[Rows from a collection]

* Start *

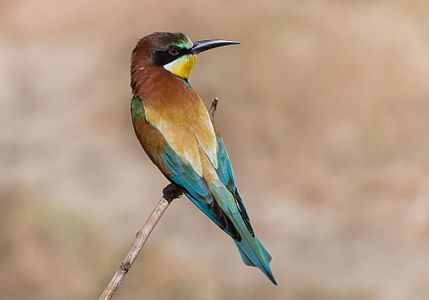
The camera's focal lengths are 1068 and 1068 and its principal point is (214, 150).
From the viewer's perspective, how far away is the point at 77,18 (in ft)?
40.6

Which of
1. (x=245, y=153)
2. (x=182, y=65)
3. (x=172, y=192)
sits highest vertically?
(x=245, y=153)

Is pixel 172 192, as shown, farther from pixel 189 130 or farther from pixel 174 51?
pixel 174 51

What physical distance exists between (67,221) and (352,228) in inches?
103

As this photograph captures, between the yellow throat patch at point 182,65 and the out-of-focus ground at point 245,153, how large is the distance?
475cm

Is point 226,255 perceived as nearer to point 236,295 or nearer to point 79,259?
point 236,295

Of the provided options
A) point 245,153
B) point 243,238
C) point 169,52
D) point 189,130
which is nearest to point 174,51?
point 169,52

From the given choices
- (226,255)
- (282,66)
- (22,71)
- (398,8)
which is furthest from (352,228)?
(22,71)

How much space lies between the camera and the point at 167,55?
443 cm

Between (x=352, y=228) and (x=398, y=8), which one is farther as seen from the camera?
(x=398, y=8)

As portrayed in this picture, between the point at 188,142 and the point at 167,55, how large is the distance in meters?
0.44

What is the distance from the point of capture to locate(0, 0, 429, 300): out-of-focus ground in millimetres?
9297

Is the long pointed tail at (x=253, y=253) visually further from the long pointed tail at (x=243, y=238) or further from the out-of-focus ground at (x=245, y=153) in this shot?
the out-of-focus ground at (x=245, y=153)

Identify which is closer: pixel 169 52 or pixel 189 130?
pixel 189 130

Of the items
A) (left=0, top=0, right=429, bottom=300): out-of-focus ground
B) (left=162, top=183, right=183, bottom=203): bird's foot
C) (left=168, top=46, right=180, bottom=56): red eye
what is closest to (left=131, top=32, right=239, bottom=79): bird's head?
(left=168, top=46, right=180, bottom=56): red eye
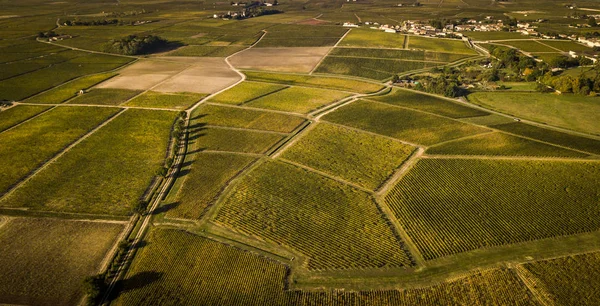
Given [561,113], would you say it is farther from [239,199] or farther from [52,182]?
[52,182]

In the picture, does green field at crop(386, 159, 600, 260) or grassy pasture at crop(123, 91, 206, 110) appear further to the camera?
grassy pasture at crop(123, 91, 206, 110)

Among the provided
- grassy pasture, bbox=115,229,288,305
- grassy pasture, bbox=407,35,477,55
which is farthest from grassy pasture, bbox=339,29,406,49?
grassy pasture, bbox=115,229,288,305

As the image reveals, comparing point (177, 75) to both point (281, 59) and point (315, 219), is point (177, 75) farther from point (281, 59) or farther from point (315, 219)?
Result: point (315, 219)

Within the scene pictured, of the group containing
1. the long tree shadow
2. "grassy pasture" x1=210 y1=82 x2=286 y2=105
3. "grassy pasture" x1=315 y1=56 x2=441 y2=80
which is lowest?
the long tree shadow

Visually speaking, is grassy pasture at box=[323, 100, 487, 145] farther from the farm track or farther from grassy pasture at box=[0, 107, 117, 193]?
grassy pasture at box=[0, 107, 117, 193]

* End *

§ **EXERCISE**
Reproduce every row above word for word, leaving out the pictures.

§ **FINAL RESULT**
The camera's focal lengths are 1068 and 1068 and its principal point is (214, 150).
From the viewer's perspective, how far away is the point at 77,18 (in ft)?
40.6

Which of
1. (x=245, y=153)
2. (x=182, y=65)
3. (x=172, y=192)
sits highest vertically?
(x=245, y=153)

Is pixel 172 192, as shown, farther from pixel 189 130 or farther from pixel 174 51?
pixel 174 51

What physical distance exists between (67,221) and (352,228) in inches?
103

As this photograph captures, between the yellow throat patch at point 182,65 and the out-of-focus ground at point 245,153, how large is the distance?
475cm

Is point 226,255 perceived as nearer to point 236,295 or nearer to point 79,259?
point 236,295

Of the provided options
A) point 245,153
B) point 243,238
C) point 169,52
D) point 189,130
which is nearest to point 174,51?
point 169,52

From the given choices
- (226,255)
- (282,66)
- (22,71)
- (398,8)
which is furthest from (352,228)?
(22,71)

How much space lies between the camera and the point at 167,55?
443 cm

Between (x=352, y=228) and (x=398, y=8), which one is farther as seen from the camera?
(x=398, y=8)

As portrayed in this picture, between the point at 188,142 and the point at 167,55, how large is the distance in meters?
0.44

What is the distance from the point of capture to locate(0, 0, 429, 300): out-of-focus ground in millimetres?
9297

Is the long pointed tail at (x=253, y=253) visually further from the long pointed tail at (x=243, y=238) or further from the out-of-focus ground at (x=245, y=153) in this shot?
the out-of-focus ground at (x=245, y=153)

Identify which is closer: pixel 169 52 or pixel 189 130?
pixel 189 130

Of the items
A) (left=0, top=0, right=429, bottom=300): out-of-focus ground
B) (left=162, top=183, right=183, bottom=203): bird's foot
C) (left=168, top=46, right=180, bottom=56): red eye
what is closest to (left=131, top=32, right=239, bottom=79): bird's head?
(left=168, top=46, right=180, bottom=56): red eye
Given [561,113], would you say it is farther from [239,199] or farther from [52,182]?
[52,182]

In the picture, does green field at crop(386, 159, 600, 260) or grassy pasture at crop(123, 91, 206, 110) appear further to the camera?
grassy pasture at crop(123, 91, 206, 110)

Among the provided
- grassy pasture, bbox=115,229,288,305
- grassy pasture, bbox=407,35,477,55
which is farthest from grassy pasture, bbox=339,29,406,49?
grassy pasture, bbox=115,229,288,305

As the image reveals, comparing point (177, 75) to both point (281, 59) and point (315, 219), is point (177, 75) farther from point (281, 59) or farther from point (315, 219)?
Result: point (315, 219)

Within the scene pictured, of the group containing
1. the long tree shadow
2. "grassy pasture" x1=210 y1=82 x2=286 y2=105
3. "grassy pasture" x1=315 y1=56 x2=441 y2=80
which is lowest?
the long tree shadow

Visually speaking, is grassy pasture at box=[323, 100, 487, 145] farther from the farm track or farther from grassy pasture at box=[0, 107, 117, 193]?
grassy pasture at box=[0, 107, 117, 193]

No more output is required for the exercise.